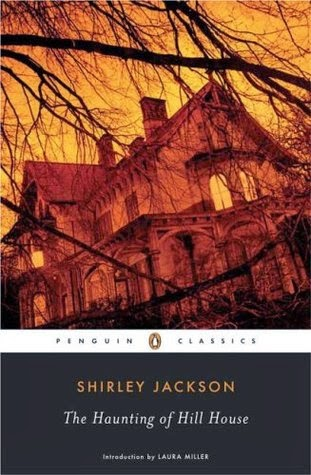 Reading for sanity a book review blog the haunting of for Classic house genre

___

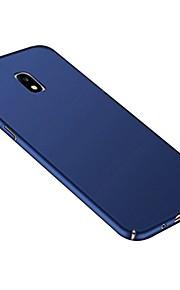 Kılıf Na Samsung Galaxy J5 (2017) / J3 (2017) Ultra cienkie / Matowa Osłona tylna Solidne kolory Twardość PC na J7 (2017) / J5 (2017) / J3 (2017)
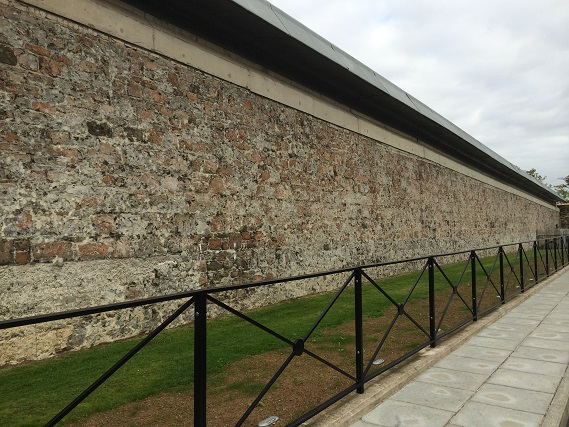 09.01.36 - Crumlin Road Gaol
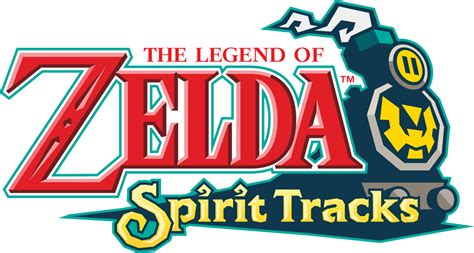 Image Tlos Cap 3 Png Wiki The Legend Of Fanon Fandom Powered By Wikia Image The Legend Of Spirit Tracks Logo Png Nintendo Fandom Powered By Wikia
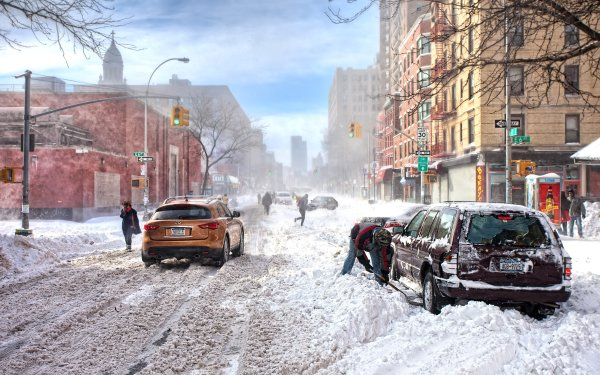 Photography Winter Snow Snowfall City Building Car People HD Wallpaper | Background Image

___

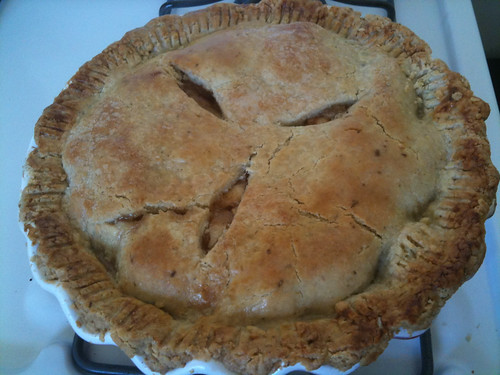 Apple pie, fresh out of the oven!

___

What you should do
Using the data above, retype exactly the lines from the line with "Kılıf Na Samsung" to the line with "09.01.36 - Crumlin Road Gaol", inclusive. No pictures and nothing else.

Solved problem
 Kılıf Na Samsung Galaxy J5 (2017) / J3 (2017) Ultra cienkie / Matowa Osłona tylna Solidne kolory Twardość PC na J7 (2017) / J5 (2017) / J3 (2017)
 09.01.36 - Crumlin Road Gaol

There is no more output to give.